In the contemporary United States, nearly all healthcare events generate data in electronic medical records. This is especially true for people living with HIV, whose routine bloodwork data are transmitted to state and local departments of public health and then re-used in epidemiology and prevention. Reuses of clinical HIV data by public health agencies are done without consent from people living with HIV. The increased utilization of clinical HIV data in public health prevention is designed to support "treatment as prevention" strategies, following confirmation that antiretroviral therapies for HIV are an effective way to prevent sexual transmission. In this talk, I describe the ethics and implementation of programs designed to support HIV treatment as prevention. I draw on over two years of fieldwork in the HIV/AIDS and LGBTQ health safety nets in metropolitan Atlanta and an archive of health policy grey literature.

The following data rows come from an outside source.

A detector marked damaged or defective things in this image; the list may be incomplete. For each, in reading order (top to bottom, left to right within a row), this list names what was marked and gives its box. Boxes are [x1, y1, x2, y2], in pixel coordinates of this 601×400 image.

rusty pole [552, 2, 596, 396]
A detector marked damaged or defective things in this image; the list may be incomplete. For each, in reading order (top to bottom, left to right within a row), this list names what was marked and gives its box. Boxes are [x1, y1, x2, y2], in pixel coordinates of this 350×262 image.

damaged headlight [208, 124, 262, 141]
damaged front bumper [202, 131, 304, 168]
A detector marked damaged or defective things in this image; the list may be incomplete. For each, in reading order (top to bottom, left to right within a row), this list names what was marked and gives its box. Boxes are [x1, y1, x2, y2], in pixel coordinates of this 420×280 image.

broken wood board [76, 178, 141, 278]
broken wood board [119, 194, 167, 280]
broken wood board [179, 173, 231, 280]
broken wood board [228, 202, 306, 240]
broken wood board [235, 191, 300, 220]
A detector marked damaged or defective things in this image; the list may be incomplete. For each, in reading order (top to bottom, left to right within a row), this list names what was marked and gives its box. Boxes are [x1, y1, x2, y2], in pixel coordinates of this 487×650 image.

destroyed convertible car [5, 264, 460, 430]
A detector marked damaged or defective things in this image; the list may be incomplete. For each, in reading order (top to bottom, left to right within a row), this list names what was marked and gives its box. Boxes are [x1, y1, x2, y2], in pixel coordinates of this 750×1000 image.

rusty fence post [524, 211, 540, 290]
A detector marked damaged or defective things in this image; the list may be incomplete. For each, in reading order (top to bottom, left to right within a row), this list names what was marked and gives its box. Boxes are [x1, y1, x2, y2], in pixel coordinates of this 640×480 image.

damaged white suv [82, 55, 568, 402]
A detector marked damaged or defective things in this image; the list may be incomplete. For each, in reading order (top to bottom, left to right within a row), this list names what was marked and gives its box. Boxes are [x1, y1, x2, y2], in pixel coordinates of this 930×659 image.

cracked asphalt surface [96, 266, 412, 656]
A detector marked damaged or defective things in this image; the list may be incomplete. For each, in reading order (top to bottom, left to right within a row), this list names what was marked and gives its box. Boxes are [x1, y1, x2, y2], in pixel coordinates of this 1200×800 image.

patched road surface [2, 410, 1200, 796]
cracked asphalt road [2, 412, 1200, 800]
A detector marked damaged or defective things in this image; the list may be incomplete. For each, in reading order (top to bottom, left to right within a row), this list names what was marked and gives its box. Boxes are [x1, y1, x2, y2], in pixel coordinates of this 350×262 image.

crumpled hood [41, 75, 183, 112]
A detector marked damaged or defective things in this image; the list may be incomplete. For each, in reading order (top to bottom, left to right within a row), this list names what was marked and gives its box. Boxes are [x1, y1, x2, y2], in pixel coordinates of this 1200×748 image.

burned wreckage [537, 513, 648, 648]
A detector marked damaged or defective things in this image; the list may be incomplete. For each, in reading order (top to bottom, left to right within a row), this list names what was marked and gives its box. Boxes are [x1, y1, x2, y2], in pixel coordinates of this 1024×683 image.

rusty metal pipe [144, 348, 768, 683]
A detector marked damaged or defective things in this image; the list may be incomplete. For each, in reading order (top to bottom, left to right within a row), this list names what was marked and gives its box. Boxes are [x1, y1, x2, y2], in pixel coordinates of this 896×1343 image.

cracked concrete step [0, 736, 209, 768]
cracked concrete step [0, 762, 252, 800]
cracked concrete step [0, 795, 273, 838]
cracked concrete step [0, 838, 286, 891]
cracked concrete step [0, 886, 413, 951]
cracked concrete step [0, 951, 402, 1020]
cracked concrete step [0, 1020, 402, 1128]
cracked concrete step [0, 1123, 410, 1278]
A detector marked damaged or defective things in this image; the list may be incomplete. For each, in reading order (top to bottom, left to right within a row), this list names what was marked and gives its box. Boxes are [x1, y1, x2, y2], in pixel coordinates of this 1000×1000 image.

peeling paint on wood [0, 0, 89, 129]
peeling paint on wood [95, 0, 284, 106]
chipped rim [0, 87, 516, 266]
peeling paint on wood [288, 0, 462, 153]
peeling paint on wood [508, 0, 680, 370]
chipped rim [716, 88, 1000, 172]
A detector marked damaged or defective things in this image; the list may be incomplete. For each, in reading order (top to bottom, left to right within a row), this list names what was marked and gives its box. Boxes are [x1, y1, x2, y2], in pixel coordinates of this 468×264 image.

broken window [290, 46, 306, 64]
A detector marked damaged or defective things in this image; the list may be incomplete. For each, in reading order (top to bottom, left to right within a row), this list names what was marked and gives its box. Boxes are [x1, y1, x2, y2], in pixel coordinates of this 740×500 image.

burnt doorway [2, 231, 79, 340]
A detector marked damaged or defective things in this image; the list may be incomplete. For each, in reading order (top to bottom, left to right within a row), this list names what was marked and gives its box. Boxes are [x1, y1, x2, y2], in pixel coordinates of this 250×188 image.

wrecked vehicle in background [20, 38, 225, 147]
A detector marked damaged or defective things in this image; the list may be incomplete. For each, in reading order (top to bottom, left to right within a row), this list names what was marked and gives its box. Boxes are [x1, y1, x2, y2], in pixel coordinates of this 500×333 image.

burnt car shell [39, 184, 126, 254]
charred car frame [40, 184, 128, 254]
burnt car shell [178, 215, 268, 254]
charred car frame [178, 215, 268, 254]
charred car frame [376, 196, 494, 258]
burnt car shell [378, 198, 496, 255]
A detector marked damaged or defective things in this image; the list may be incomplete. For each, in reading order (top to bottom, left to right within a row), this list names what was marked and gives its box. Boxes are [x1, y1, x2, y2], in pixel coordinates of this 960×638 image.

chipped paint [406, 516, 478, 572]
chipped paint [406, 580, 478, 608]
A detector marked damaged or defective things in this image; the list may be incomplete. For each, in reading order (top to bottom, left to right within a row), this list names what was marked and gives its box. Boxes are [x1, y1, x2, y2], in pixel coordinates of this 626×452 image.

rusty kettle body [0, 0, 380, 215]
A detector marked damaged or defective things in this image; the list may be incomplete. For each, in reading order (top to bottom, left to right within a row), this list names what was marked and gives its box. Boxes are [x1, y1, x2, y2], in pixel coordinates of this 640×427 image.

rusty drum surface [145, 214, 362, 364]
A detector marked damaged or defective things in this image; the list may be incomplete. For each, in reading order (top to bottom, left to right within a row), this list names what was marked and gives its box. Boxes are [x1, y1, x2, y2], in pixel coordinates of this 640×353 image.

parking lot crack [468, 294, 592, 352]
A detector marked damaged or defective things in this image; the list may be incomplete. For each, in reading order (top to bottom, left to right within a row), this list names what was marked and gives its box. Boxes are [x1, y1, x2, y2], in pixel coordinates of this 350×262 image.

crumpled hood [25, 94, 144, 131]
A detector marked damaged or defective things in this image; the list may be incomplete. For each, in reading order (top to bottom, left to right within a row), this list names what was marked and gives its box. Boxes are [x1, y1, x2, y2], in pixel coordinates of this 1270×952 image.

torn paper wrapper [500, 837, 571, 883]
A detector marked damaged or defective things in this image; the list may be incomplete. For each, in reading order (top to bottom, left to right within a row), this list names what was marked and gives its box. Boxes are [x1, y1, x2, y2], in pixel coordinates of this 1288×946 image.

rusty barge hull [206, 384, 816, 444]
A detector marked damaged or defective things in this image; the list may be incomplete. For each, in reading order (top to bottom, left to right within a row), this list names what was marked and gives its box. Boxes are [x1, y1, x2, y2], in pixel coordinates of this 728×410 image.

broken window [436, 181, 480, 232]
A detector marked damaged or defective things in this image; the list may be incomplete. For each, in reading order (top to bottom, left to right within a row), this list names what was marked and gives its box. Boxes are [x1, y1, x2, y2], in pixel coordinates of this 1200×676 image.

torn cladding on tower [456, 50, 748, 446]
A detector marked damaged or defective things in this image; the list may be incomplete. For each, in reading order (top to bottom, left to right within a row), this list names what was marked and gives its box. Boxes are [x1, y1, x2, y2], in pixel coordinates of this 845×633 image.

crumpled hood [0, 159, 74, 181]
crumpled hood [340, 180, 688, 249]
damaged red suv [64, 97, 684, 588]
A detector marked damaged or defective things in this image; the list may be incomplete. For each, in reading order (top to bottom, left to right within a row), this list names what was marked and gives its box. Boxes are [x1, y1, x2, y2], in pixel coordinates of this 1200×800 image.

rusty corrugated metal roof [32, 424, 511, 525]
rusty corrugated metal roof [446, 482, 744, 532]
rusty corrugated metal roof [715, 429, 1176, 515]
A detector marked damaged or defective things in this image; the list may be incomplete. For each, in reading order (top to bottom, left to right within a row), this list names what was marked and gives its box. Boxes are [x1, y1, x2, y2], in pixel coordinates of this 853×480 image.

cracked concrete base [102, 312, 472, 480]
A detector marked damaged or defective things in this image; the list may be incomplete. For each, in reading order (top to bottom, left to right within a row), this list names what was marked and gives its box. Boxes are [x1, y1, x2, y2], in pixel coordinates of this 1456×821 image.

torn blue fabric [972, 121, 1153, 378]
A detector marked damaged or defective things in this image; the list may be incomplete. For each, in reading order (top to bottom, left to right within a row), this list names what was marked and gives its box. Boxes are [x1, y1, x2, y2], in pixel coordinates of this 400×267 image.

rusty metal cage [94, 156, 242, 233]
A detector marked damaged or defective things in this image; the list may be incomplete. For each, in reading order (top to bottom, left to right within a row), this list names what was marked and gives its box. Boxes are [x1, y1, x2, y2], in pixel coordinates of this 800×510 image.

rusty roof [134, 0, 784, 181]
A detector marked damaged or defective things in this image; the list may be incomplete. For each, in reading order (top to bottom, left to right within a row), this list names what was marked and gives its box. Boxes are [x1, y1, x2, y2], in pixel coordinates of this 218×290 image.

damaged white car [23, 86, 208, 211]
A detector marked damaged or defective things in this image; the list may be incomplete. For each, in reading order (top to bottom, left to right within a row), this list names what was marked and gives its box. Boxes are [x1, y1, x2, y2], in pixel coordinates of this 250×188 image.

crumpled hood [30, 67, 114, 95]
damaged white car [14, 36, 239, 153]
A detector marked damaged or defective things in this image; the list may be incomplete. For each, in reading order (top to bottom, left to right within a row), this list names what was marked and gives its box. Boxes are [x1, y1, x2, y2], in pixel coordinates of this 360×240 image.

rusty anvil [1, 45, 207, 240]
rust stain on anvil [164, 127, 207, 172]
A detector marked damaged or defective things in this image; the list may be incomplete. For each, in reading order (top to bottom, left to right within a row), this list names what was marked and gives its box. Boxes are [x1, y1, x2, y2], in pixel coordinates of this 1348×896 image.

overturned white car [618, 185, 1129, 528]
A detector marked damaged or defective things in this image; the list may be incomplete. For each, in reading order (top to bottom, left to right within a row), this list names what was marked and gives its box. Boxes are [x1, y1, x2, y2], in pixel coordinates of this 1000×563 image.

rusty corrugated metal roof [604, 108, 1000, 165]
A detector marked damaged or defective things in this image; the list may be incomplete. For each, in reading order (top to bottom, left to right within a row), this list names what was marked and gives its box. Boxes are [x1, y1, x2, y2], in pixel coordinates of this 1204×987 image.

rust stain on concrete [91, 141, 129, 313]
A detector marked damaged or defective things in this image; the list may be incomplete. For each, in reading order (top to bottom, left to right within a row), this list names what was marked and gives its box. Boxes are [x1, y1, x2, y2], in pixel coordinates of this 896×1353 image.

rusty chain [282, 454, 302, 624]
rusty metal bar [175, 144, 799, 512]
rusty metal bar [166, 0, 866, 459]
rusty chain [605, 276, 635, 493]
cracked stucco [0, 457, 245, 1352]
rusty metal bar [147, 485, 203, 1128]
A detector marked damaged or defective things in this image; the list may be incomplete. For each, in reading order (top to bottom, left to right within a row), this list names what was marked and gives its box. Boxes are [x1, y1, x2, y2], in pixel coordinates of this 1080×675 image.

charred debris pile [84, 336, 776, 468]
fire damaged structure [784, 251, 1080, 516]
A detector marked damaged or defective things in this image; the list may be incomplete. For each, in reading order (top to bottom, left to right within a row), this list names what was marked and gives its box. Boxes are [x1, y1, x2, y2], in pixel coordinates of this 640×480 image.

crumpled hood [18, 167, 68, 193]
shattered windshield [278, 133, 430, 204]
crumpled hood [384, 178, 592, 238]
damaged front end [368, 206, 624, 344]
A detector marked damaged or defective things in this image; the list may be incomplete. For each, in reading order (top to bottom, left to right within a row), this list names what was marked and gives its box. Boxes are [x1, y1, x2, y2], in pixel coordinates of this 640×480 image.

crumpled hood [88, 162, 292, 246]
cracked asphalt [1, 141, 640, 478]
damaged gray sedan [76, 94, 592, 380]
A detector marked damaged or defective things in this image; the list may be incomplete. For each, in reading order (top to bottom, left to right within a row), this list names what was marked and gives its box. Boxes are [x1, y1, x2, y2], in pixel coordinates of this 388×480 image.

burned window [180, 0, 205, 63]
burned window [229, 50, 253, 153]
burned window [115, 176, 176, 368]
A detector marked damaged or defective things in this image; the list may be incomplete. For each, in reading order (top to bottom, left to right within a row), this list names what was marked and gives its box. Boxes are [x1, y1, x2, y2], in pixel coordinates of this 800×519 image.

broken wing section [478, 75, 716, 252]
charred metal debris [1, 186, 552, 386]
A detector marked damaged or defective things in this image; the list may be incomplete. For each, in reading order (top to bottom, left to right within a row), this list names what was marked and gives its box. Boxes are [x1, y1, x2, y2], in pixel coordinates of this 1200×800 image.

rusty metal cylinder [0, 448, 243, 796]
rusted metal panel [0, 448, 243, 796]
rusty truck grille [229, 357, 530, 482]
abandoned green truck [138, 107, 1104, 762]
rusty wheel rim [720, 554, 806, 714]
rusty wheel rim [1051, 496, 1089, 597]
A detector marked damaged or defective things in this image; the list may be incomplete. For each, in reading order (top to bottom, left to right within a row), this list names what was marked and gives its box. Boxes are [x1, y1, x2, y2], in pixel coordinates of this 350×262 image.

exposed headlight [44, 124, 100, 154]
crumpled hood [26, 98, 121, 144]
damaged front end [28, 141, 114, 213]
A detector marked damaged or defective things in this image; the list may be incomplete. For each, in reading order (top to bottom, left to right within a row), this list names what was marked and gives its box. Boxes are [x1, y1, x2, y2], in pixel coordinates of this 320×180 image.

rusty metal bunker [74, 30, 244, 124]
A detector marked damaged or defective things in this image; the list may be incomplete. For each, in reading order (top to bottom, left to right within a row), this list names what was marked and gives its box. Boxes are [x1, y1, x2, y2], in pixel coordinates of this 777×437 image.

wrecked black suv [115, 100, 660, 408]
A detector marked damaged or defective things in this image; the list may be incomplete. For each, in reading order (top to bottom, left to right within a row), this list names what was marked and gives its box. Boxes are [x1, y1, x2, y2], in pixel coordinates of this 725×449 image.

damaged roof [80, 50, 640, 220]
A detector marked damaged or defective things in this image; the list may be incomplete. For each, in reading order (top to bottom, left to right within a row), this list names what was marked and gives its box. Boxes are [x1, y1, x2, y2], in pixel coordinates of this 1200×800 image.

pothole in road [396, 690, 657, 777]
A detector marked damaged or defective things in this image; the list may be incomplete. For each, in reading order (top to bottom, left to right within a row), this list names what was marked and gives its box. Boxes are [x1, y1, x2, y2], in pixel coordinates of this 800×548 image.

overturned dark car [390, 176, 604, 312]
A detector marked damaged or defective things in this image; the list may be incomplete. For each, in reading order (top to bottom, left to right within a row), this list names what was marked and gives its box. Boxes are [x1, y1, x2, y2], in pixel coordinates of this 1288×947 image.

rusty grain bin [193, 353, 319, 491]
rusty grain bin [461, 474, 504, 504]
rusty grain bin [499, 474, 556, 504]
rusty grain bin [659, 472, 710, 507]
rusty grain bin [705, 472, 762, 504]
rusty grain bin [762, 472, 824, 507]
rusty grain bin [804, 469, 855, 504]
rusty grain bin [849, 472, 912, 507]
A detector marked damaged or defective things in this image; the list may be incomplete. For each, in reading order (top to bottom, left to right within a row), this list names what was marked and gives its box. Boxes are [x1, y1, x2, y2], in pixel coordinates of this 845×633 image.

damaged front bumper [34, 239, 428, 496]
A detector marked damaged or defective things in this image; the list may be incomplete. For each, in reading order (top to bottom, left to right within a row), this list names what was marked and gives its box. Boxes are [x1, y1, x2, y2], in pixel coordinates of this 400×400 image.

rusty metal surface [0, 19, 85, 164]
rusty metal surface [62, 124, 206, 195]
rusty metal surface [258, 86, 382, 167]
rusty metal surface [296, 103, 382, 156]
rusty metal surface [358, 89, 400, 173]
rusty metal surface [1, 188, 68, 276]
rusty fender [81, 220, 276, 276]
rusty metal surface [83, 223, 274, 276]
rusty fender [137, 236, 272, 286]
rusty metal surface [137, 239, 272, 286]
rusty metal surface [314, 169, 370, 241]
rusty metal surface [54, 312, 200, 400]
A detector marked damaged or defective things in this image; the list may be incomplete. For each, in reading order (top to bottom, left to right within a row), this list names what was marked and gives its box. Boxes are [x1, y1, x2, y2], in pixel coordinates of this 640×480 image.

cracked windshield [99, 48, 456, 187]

I describe programs that identify, investigate, and contact people living with HIV who are "out of care" or who are part of "clusters" of other people with strains of HIV that are closely related at the viral genetic level. These programs aim to bring people living with HIV who are not in care into treatment, thus advancing treatment as prevention goals. While these aims are laudable, I argue that programs which re-use clinical HIV data for direct prevention are presently out of alignment with the public health mandate to balance individual rights and respect for persons against the public good. They should be reformed to incorporate mechanisms for consent and refusal. Such changes would help give people living with HIV greater agency over how their health data are re-used, and thus over their own wellbeing.

Stephen Molldrem is a President's Postdoctoral Fellow in the University of California, Irvine Department of Anthropology. His research focuses on the politics of sexuality, HIV/AIDS, digital health, and bioethics. He received his PhD in American Culture with a Certificate in Science, Technology, and Society from the University of Michigan in 2019.